Text →
Nor is it possible to cover each "face" of the cross-polytope with an
equal "face" of a different n-simplex, because the collective size of
those 2^n n-simplexes is greater than that of the cross-polytope. 
That is:

  U_n = (2^(n/2)/n! < SQRT(n+1)*(2^(n/2)/n! = (2^n)*V_n

[L]  Both n-simplex and n-dimensional cross-polytope have hyperfaces
that are (n-1)-simplexes, and the (n-1)-simplex cannot be dissected by
the (n-1)-cubes that are hyperfaces of the n-cube.

[M]  Similar to [K], we would either have to cover each (n-1)-simplex
"face" by an (n-1)-simplex "face" of a cross-polytope, or else dissect
a regular (n-1)-simplex into smaller regular (n-1)-simplexes (which is
not possible for n-1 > 2).  But the former option is impossible as
well because a single cross-polytope is already bigger than the
n-simplex we're trying to dissect:

  V_n = SQRT(n+1)/(2^(n/2) * n!) < (2^n)/(2^(n/2) * n!) = U_n

for all n > 0.

This completes our analysis of the higher dimensional regular polytope cases.

*  *  *  *  *  *  *  *  *  *  *  *  *  *  *

Additional Interest:

As promised here's a link to a discussion/visualization of some
self-intersecting "regular" polyhedra, otherwise excluded from my
analysis but mentioned in some the Web pages linked to above:

[The Kepler-Poinsot Polyhedra]
http://www.georgehart.com/virtual-polyhedra/kepler-poinsot-info.html

Such nonconvex constructions also have higher dimensional counterparts.

*  *  *  *  *  *  *  *  *  *  *  *  *  *  *

If Clarification for some part of my Answer would be helpful, please let me know.

regards, mathtalk-ga

Very complete, well cited, and accessible (which is important to me). 
It is sort of like music for the eyes.

Let me poke my nose into this. I don't know what branch of Math are we
talking about, or why is this question asked, but it invites some
comments. Here is one, based on simple thinking only.

1.) What do you mean by regular solids? In 2D, a regular polygon is
one that is equilateral and equingular. So a rhombus, which is an
equilateral parallelogram, but not equiangular, is not considered a
regular polygon. Do I take it then that, in 3D, a regular solid is one
that is of equal faces and of equal included angles/spaces at the
vertices of this polyhedron by these faces? So with convex polyhedra
of 6 faces, only the cube is considered a regular solid?

Raw data →

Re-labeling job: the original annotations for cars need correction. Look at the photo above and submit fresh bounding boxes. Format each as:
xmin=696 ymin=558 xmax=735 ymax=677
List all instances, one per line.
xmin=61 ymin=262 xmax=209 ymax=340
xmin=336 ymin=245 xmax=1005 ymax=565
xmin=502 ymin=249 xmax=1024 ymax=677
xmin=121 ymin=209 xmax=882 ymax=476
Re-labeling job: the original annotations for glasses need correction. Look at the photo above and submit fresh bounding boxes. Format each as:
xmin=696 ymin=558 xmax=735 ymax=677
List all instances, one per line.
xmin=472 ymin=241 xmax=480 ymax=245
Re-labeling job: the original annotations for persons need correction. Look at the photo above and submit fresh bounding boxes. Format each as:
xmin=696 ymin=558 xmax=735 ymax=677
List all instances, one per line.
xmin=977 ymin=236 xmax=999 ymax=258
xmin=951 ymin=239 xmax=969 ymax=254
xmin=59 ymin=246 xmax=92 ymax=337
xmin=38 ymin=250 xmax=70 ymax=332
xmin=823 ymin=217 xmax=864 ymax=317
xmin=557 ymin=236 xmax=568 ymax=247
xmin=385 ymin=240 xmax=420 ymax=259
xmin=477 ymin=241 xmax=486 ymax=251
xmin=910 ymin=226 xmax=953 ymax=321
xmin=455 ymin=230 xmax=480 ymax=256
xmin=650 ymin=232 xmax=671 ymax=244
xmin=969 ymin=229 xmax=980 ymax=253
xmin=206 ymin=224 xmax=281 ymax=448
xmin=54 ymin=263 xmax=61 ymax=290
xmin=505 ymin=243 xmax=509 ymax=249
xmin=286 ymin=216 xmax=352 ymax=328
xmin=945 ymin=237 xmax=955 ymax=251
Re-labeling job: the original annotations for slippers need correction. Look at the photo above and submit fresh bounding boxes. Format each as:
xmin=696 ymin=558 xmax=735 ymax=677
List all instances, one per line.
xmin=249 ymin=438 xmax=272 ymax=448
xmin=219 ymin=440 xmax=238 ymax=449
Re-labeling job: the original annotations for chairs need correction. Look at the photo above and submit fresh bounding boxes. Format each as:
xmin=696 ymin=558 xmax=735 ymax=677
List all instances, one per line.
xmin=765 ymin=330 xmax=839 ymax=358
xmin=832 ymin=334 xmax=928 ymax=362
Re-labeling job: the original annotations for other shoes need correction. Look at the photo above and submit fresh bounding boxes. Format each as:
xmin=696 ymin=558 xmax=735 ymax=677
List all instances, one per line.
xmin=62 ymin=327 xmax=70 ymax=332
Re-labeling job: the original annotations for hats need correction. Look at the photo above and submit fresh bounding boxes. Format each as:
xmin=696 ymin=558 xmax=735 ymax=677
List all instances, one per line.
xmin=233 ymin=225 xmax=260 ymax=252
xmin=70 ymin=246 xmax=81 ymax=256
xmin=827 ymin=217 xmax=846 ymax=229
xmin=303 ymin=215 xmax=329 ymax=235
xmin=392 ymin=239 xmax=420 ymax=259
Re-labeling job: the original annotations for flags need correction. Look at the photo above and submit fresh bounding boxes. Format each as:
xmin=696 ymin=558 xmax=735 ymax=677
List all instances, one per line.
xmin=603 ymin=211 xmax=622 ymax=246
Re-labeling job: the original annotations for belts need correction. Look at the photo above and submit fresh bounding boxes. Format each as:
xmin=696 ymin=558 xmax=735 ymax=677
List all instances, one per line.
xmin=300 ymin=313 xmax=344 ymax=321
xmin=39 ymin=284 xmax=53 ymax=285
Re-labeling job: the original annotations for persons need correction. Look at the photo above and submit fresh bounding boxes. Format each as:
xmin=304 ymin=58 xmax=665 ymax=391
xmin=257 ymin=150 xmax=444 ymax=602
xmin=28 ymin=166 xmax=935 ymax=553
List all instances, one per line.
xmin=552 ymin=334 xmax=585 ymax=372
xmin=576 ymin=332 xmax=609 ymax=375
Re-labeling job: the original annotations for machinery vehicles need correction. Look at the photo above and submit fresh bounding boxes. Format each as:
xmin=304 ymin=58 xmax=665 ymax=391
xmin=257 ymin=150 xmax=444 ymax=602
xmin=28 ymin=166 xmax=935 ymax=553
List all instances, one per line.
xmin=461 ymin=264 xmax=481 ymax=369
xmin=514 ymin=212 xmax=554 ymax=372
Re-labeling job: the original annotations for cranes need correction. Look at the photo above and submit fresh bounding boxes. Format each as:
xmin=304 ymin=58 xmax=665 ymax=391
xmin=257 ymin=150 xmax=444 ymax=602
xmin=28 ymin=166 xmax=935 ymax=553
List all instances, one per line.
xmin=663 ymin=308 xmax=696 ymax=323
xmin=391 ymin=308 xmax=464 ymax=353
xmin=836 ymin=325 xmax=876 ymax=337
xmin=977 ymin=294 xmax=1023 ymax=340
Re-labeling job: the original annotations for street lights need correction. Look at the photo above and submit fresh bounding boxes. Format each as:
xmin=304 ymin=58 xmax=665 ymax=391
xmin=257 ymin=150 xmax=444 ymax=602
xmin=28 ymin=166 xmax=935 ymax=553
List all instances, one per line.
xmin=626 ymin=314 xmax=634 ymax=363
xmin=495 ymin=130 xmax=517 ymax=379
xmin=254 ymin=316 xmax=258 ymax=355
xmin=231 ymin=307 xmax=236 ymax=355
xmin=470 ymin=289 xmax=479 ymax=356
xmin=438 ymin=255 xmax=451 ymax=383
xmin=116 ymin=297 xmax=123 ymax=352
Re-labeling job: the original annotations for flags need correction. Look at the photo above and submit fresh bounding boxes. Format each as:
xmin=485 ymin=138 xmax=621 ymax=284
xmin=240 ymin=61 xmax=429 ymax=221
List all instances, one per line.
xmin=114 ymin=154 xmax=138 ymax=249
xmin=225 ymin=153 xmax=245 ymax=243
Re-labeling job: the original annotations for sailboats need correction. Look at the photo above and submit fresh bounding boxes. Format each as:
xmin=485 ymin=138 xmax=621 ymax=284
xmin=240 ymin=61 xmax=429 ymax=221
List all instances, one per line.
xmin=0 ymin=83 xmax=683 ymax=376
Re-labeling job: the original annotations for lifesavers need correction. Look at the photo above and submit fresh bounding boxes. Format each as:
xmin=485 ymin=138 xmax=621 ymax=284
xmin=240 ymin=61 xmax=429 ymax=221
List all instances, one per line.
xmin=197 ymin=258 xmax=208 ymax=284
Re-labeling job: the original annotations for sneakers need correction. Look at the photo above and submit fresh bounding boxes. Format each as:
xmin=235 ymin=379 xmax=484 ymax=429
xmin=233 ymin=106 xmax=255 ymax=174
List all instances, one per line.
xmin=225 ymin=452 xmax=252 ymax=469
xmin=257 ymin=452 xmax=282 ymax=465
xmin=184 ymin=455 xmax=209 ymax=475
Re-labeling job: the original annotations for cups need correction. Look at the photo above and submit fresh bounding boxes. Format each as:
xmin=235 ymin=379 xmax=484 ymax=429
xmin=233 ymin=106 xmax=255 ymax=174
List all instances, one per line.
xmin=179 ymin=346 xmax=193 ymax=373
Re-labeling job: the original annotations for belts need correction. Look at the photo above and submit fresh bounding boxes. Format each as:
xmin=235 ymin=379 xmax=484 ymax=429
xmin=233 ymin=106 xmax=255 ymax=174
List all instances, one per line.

Exercises to complete →
1 - In the polytope thread, what qualities does the sentence beginning "Very complete" list before its parenthetical remark?
2 - Swap "Clarification" for "Further explanation" and write out the polytope thread again, everything from "If Clarification for" down to "important to me).".
3 - Carry on the polytope thread from the point where it stops.

Expected outputs →
1 - very complete; well cited; accessible

2 -
If Further explanation for some part of my Answer would be helpful, please let me know.

regards, mathtalk-ga

Very complete, well cited, and accessible (which is important to me).

3 -
Suppose we build up a rhombus to become a prism such that all the 6
faces are squares, like a cube, but a "cube" leaning to one
side---could that be considered a regular solid? The faces are equal
but the included spaces by these faces at the 8 vertices of this
hexahedron are not equal.

2.) Also, what do you mean by "...a larger regular solid?" Would that
be of the same shape? Cubes for a larger cube? Or a set of one regular
solid for even another, but larger, regular solid of different shape?

------------
If the cube is the only regular hexahedron, and whatever is the answer
for (2.), then, yes, only the cube is the regular solid to form a
larger regular solid.

If the "rhombic" hexahedron mentioned above could be considered as a
regular solid, and only a larger "rhombic" hexadron should be formed,
then, no. The cube and this "rhombic" hexahedron would both form
larger regular solids of their same shape.

Let "solid" be the unit size of 1 cube or 1 "rhombic" hexahedron.
>>>1 solid
>>>Next larger shape, 8 solids 
>>>Next, 27 solids
>>>Next, 64 solids
...etc.

That means the sequence of the number of unit solids to make the
larger shape is 1^3, then 2^3, then 3^3, then 4^3,....etc.

----------
What about the other regular polyhedra?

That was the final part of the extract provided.